Closing the distance

HES is not one building with one hallway where you bump into each other. We are seven terminals in four countries; where cross-terminal colleagues rarely share the same room. That makes physical distance one of our biggest leadership challenges and exactly why a moment like the Leadership Team Event matters so much.

When our terminal managers and executive committee members sit down together, something happens that a video call or a policy document can never quite replicate. People exchange the small, practical wisdom of running a terminal; the things that don't make it into a strategy deck but make all the difference on the ground. They see that the challenges they face in Rotterdam are not so different from the ones a colleague faces in Wilhelmshaven or Gdynia.

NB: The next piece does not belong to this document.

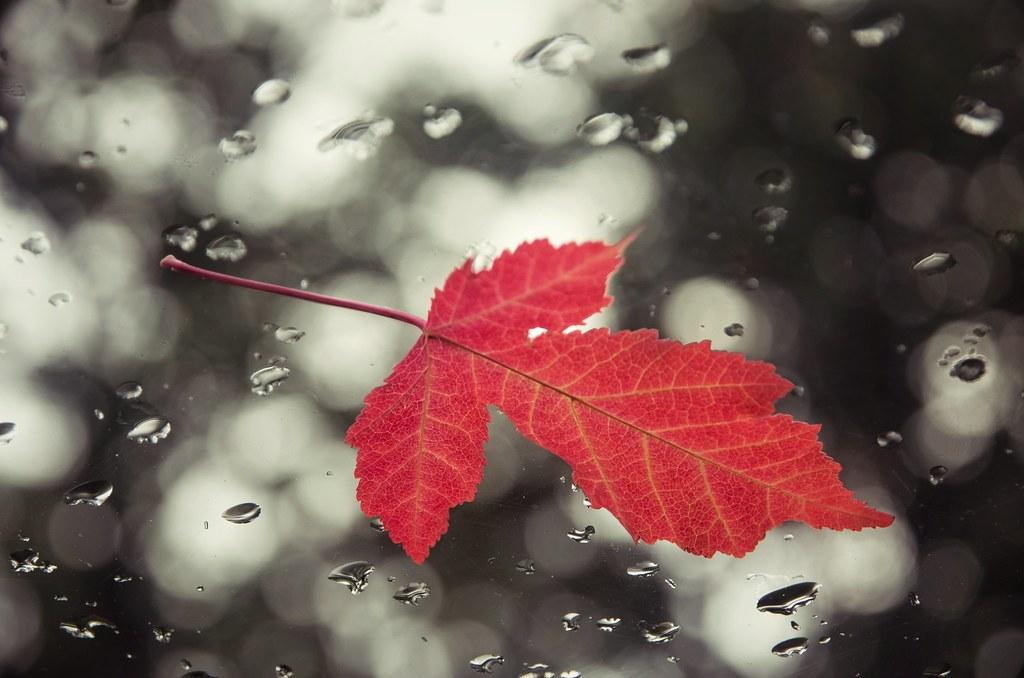 Bokeh Leaf 3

That recognition builds trust, and trust is what allows us to move as ONE HES rather than as separate sites doing their own thing.

We deliberately built this event around more than status updates and spreadsheets. We invited Ben Tiggelaar to speak with us about behaviour and leadership. I have long admired how he manages to make leadership concrete; not abstract theory, but small, repeatable behaviours that shape how a team performs under pressure.

What struck me most was his reminder that culture is not something you announce; it is something you demonstrate, every day, in the smallest decisions. As a leadership team, we can write down our values as often as we like; what people remember is how we behaved in the moment that mattered. That is a mirror I needed, and I suspect many of us did.

Our strategy, Progress 2030, still stands firmly on three horizons: delivering on excellence, growing a diversified portfolio, and developing a sustainable operating model. Those horizons haven't changed. What can and should change is the pace and priority we give to specific initiatives when circumstances shift. Where I see we need to course-correct, I would rather say so now, in June, than discover it in a December review when the runway to act is gone.

What leadership requires

We have made real changes over the past years, and I am proud of how our organisation has professionalised. Every member of our executive committee and every terminal manager has now been in their role for at least a year. That matters, because it means we can stop asking people to "settle in" and start asking them to lead with full ownership.

From my executive committee, I expect strategic clarity: the ability to translate Progress 2030 into decisions that are consistent across our terminals, even when local circumstances differ. From our terminal managers, I expect operational courage: The confidence to make the calls that keep their sites safe, efficient, and future-ready, and the honesty to flag early when something isn't working.

The central theme for management remains:  Invest in our people. Skills and capabilities that got us here will not automatically get us to 2030. If we want to grow a diversified portfolio and build a sustainable operating model, we need people who keep growing with it.

Success in 2026 is when we achieve our main strategic targets in all areas. But, when I need to be more specific, success is meeting our safety targets, ending above budget with our financial performance and delivering on the strategy with at least two FID's of the projects in the business development pipeline (CMH project @HBTA, TP60 @HBTT, Marcegaglia @HES Fos, etc.). For our people, success is improved cooperation as part of ONE HES resulting in a strong culture.

If I take one thing from our Leadership Team Event, it's this: leadership is not a title, it's a series of small, visible choices. I don't need to be the loudest voice in the room to lead well. I need to be consistent in the behaviour I show, especially when no one is explicitly watching for it. That's a standard I want to hold myself to for the rest of this year, and one I hope our leaders across HES will hold each other too as well.

We didn't gather in Noordwijk just to update each other. We gathered to remind ourselves that ONE HES is not just a slogan.